What to produce: Produce an exact copy of the lines from the line containing "Of the dark grey" through the last line of the entries below, and only those lines.

Given entries:

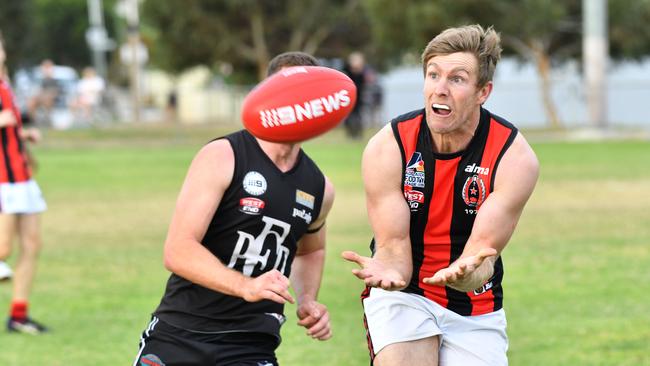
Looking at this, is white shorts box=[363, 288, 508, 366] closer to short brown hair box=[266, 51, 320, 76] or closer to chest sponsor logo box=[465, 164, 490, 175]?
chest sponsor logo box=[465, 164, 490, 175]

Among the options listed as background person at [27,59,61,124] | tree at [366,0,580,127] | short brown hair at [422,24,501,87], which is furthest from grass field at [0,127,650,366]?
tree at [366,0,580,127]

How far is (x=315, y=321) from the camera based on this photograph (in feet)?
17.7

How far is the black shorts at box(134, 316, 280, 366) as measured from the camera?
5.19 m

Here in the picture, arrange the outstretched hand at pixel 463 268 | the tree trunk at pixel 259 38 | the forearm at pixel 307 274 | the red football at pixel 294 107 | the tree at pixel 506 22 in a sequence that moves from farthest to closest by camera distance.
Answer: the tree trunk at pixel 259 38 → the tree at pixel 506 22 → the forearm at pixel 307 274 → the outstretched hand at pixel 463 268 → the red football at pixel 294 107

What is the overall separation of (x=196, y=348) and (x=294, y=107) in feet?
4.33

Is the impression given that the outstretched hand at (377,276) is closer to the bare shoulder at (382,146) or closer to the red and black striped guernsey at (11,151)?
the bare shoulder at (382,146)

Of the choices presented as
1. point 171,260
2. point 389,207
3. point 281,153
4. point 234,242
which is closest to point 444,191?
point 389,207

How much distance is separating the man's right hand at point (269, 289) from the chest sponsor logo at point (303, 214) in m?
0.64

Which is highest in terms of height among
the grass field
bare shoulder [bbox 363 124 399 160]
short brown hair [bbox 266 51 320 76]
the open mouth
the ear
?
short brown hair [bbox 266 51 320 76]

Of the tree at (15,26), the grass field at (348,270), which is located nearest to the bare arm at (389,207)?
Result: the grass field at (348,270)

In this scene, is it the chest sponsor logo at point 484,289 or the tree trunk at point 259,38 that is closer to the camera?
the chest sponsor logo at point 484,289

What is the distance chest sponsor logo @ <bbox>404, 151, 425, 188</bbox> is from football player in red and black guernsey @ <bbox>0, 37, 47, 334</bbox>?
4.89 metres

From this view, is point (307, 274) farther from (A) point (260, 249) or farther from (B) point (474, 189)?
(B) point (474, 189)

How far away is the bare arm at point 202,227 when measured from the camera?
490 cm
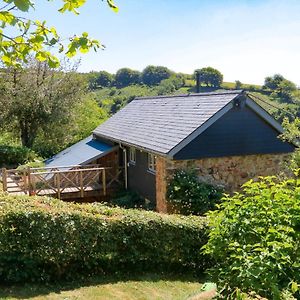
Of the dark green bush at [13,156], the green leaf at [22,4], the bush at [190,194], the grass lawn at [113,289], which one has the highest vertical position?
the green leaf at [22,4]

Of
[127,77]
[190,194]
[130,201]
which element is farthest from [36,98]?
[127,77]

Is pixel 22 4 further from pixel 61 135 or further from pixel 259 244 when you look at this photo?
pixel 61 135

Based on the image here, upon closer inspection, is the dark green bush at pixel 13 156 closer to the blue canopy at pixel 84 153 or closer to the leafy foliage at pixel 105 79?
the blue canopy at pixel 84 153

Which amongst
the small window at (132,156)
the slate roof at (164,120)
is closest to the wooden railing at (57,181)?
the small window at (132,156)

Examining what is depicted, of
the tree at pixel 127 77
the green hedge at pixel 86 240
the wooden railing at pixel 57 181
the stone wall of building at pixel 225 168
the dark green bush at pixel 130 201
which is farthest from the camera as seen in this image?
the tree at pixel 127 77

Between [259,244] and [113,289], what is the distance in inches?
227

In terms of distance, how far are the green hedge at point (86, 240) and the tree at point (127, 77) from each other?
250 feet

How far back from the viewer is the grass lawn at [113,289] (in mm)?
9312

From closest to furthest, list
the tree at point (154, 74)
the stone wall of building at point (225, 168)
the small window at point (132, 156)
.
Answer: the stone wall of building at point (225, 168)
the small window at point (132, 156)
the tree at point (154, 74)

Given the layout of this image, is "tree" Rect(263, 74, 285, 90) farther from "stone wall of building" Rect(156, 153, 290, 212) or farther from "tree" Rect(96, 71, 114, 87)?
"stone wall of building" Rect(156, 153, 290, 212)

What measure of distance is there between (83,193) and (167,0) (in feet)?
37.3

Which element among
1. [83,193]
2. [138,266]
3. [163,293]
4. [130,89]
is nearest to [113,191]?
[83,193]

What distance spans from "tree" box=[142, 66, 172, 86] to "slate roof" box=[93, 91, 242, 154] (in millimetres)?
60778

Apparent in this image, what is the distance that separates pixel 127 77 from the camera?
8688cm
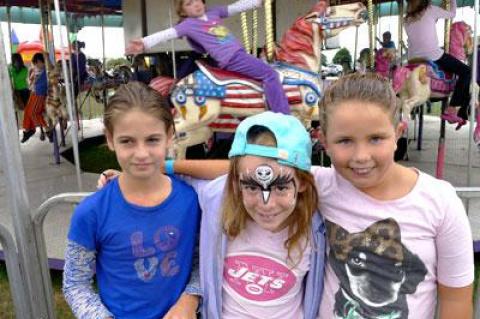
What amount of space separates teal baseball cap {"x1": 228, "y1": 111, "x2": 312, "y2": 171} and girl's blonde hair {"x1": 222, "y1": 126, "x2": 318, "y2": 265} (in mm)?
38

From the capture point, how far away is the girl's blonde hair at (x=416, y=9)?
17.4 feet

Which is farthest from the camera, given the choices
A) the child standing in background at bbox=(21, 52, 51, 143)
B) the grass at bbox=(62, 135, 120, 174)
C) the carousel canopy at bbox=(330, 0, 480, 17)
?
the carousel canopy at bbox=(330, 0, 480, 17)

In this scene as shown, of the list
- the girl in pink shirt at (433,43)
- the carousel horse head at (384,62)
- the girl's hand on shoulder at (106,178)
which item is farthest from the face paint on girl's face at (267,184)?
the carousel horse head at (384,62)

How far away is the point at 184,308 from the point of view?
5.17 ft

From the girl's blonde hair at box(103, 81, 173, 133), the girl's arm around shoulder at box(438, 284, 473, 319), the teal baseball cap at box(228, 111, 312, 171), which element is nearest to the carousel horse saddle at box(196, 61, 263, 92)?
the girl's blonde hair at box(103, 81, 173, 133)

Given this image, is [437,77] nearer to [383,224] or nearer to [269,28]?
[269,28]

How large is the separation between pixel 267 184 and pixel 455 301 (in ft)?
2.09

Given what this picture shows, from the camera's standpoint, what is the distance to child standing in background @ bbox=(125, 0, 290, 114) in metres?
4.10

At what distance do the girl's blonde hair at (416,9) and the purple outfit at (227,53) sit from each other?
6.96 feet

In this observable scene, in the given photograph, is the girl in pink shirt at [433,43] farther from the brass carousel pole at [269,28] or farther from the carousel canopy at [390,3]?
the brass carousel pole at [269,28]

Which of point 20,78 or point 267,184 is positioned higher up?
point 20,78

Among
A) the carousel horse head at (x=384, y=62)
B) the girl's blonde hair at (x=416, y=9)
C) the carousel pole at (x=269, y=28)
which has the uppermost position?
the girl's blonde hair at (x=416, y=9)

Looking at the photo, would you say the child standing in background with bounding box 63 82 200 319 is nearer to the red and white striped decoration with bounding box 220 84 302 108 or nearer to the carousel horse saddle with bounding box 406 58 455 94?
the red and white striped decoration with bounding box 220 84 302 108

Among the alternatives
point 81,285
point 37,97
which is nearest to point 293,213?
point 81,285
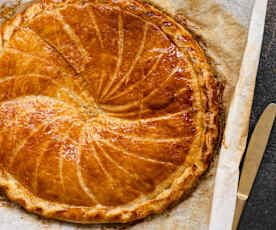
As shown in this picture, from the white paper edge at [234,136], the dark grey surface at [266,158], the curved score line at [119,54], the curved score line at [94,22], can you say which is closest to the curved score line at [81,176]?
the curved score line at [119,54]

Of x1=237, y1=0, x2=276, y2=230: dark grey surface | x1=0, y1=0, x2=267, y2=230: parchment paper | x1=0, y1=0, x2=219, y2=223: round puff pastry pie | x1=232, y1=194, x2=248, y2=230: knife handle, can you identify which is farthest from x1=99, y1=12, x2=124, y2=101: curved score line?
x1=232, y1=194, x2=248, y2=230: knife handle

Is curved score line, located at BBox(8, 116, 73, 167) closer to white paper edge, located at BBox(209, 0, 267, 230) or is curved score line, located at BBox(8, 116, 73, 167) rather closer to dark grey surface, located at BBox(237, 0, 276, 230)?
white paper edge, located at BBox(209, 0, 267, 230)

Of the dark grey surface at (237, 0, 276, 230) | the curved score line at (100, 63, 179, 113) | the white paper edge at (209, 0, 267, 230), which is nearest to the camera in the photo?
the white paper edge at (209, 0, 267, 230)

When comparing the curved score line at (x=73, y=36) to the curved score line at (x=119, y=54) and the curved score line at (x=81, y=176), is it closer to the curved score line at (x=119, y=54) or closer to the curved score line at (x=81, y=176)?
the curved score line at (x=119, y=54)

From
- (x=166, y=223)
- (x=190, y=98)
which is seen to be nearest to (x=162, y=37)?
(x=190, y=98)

Response below:
Of the dark grey surface at (237, 0, 276, 230) | the curved score line at (100, 63, 179, 113) | the white paper edge at (209, 0, 267, 230), which is nearest to the camera in the photo?
the white paper edge at (209, 0, 267, 230)

When comparing the curved score line at (x=73, y=36) to the curved score line at (x=119, y=54) and the curved score line at (x=81, y=176), is it closer to the curved score line at (x=119, y=54) or closer to the curved score line at (x=81, y=176)?
the curved score line at (x=119, y=54)

From
- (x=166, y=223)
- (x=190, y=98)
which is seen to be nearest to (x=162, y=37)?
(x=190, y=98)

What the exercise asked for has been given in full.